Scottish Wanderers
- Full name: Scottish Wanderers Football Club
- Nicknames: Time dos ingleses Clube dos escoceses
- Founded: 1913
- Dissolved: 1916
- Ground: Velódromo, São Paulo, São Paulo state, Brazil
- Capacity: 10,000
| Home colors | Away colors |

= Scottish Wanderers Football Club =

Scottish Wanderers Football Club, commonly known as Scottish Wanderers, were a Brazilian football club from São Paulo. They competed in the Campeonato Paulista in 1914 and in 1915, and were one of the first professional clubs in the country.

==History==
Scottish Wanderers Football Club were founded by former São Paulo Athletic Club players, after that club folded in 1912. The founders were members of the Scottish community in São Paulo, included among them Archie McLean. Scottish Wanderers debuted in the Campeonato Paulista organized by APEA on April 5, 1914, finishing in the fifth place in that season. They competed for the last time in 1915, when they finished again in the fifth place.

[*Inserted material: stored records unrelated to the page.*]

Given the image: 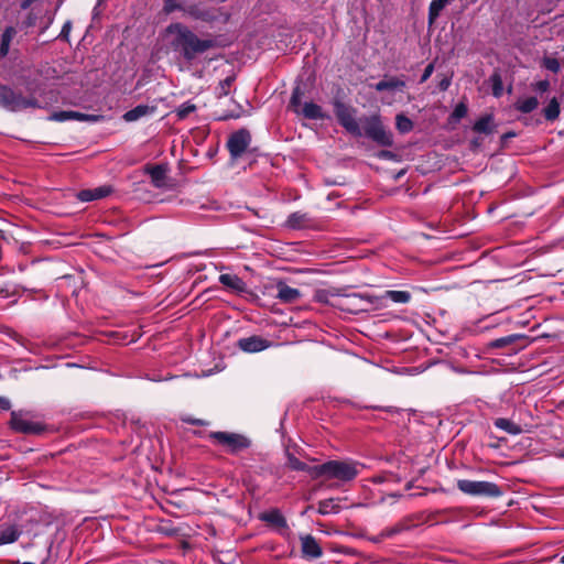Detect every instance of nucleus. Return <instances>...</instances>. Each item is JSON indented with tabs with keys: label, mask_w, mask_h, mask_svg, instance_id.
I'll use <instances>...</instances> for the list:
<instances>
[{
	"label": "nucleus",
	"mask_w": 564,
	"mask_h": 564,
	"mask_svg": "<svg viewBox=\"0 0 564 564\" xmlns=\"http://www.w3.org/2000/svg\"><path fill=\"white\" fill-rule=\"evenodd\" d=\"M561 563L564 564V555L561 557Z\"/></svg>",
	"instance_id": "51"
},
{
	"label": "nucleus",
	"mask_w": 564,
	"mask_h": 564,
	"mask_svg": "<svg viewBox=\"0 0 564 564\" xmlns=\"http://www.w3.org/2000/svg\"><path fill=\"white\" fill-rule=\"evenodd\" d=\"M291 465H292V468L297 469V470H302L305 467L304 464L299 462L297 459H294L293 462H291Z\"/></svg>",
	"instance_id": "43"
},
{
	"label": "nucleus",
	"mask_w": 564,
	"mask_h": 564,
	"mask_svg": "<svg viewBox=\"0 0 564 564\" xmlns=\"http://www.w3.org/2000/svg\"><path fill=\"white\" fill-rule=\"evenodd\" d=\"M339 507L335 503L333 499L323 500L318 503V512L321 514H329L337 513Z\"/></svg>",
	"instance_id": "29"
},
{
	"label": "nucleus",
	"mask_w": 564,
	"mask_h": 564,
	"mask_svg": "<svg viewBox=\"0 0 564 564\" xmlns=\"http://www.w3.org/2000/svg\"><path fill=\"white\" fill-rule=\"evenodd\" d=\"M335 115L339 123L351 134H362L360 123L356 119V110L340 101L335 102Z\"/></svg>",
	"instance_id": "7"
},
{
	"label": "nucleus",
	"mask_w": 564,
	"mask_h": 564,
	"mask_svg": "<svg viewBox=\"0 0 564 564\" xmlns=\"http://www.w3.org/2000/svg\"><path fill=\"white\" fill-rule=\"evenodd\" d=\"M98 116L86 115L78 111H57L50 116V120L53 121H66V120H78V121H97Z\"/></svg>",
	"instance_id": "13"
},
{
	"label": "nucleus",
	"mask_w": 564,
	"mask_h": 564,
	"mask_svg": "<svg viewBox=\"0 0 564 564\" xmlns=\"http://www.w3.org/2000/svg\"><path fill=\"white\" fill-rule=\"evenodd\" d=\"M63 30L68 31L67 25H64V26H63Z\"/></svg>",
	"instance_id": "48"
},
{
	"label": "nucleus",
	"mask_w": 564,
	"mask_h": 564,
	"mask_svg": "<svg viewBox=\"0 0 564 564\" xmlns=\"http://www.w3.org/2000/svg\"><path fill=\"white\" fill-rule=\"evenodd\" d=\"M163 11L166 14L174 11H181L184 15L206 22L219 19L218 10H205L196 4H186L180 0H164Z\"/></svg>",
	"instance_id": "2"
},
{
	"label": "nucleus",
	"mask_w": 564,
	"mask_h": 564,
	"mask_svg": "<svg viewBox=\"0 0 564 564\" xmlns=\"http://www.w3.org/2000/svg\"><path fill=\"white\" fill-rule=\"evenodd\" d=\"M451 0H433L429 7V23L433 24Z\"/></svg>",
	"instance_id": "25"
},
{
	"label": "nucleus",
	"mask_w": 564,
	"mask_h": 564,
	"mask_svg": "<svg viewBox=\"0 0 564 564\" xmlns=\"http://www.w3.org/2000/svg\"><path fill=\"white\" fill-rule=\"evenodd\" d=\"M290 106L296 113H302L307 119H324L325 115L322 108L314 102H305L301 105V91L299 88L294 89Z\"/></svg>",
	"instance_id": "9"
},
{
	"label": "nucleus",
	"mask_w": 564,
	"mask_h": 564,
	"mask_svg": "<svg viewBox=\"0 0 564 564\" xmlns=\"http://www.w3.org/2000/svg\"><path fill=\"white\" fill-rule=\"evenodd\" d=\"M63 30L68 31L67 25H64V26H63Z\"/></svg>",
	"instance_id": "50"
},
{
	"label": "nucleus",
	"mask_w": 564,
	"mask_h": 564,
	"mask_svg": "<svg viewBox=\"0 0 564 564\" xmlns=\"http://www.w3.org/2000/svg\"><path fill=\"white\" fill-rule=\"evenodd\" d=\"M150 176L156 186H160L165 178V169L161 165H155L149 170Z\"/></svg>",
	"instance_id": "31"
},
{
	"label": "nucleus",
	"mask_w": 564,
	"mask_h": 564,
	"mask_svg": "<svg viewBox=\"0 0 564 564\" xmlns=\"http://www.w3.org/2000/svg\"><path fill=\"white\" fill-rule=\"evenodd\" d=\"M457 488L469 496L499 497L502 495L500 487L489 481L460 479L457 481Z\"/></svg>",
	"instance_id": "5"
},
{
	"label": "nucleus",
	"mask_w": 564,
	"mask_h": 564,
	"mask_svg": "<svg viewBox=\"0 0 564 564\" xmlns=\"http://www.w3.org/2000/svg\"><path fill=\"white\" fill-rule=\"evenodd\" d=\"M10 401L6 398H0V408L2 410H9L10 409Z\"/></svg>",
	"instance_id": "42"
},
{
	"label": "nucleus",
	"mask_w": 564,
	"mask_h": 564,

The players who were members of Mackenzie College shared the club's income, which was understood by the Campeonato Paulista organizers as playing professionally. A player who was not allowed to play in the club denounced this fact to the APEA and thus the club were banned in 1916, as only amateur clubs were allowed to compete in the tournament at that time. The club folded a few days after being banned.

==Colors and badge==
The club played in blue, and their badge was a white lion.

==Stadium==

Scottish Wanderers played all their games at the Velódromo. The stadium had a maximum capacity of 10,000 people.